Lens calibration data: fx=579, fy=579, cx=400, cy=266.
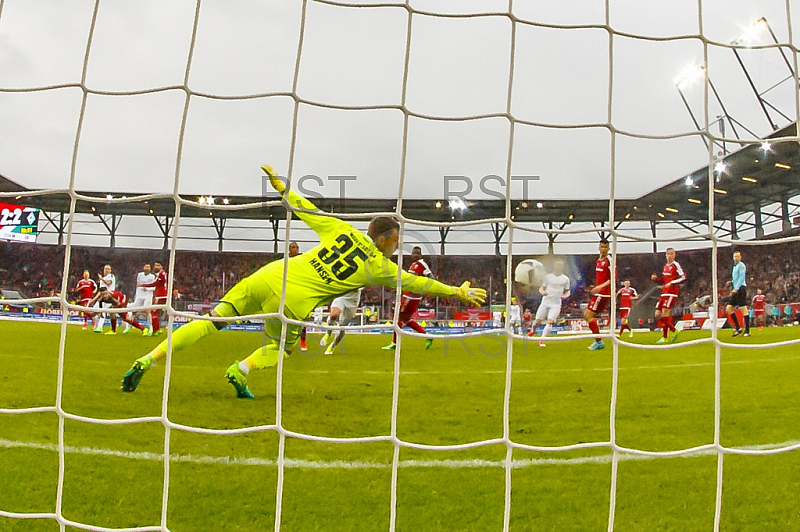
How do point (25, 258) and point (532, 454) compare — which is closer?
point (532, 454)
-*-
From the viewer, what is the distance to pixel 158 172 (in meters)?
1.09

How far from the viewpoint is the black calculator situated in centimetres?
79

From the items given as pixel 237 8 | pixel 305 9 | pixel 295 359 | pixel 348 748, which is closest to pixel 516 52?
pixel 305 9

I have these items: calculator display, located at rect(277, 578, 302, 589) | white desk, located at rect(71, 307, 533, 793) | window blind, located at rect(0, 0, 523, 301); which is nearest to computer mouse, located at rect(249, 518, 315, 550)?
-*-
▶ [Task]
Can you echo every line from the one containing "From the items" down to the one containing "I have these", both ends included, with no changes?

▶ [Written answer]
From the items given as pixel 237 8 | pixel 305 9 | pixel 295 359 | pixel 348 748, which is closest to pixel 516 52?
pixel 305 9

I have these items: calculator display, located at rect(277, 578, 302, 589) | white desk, located at rect(71, 307, 533, 793) | window blind, located at rect(0, 0, 523, 301); which is nearest to computer mouse, located at rect(249, 518, 315, 550)?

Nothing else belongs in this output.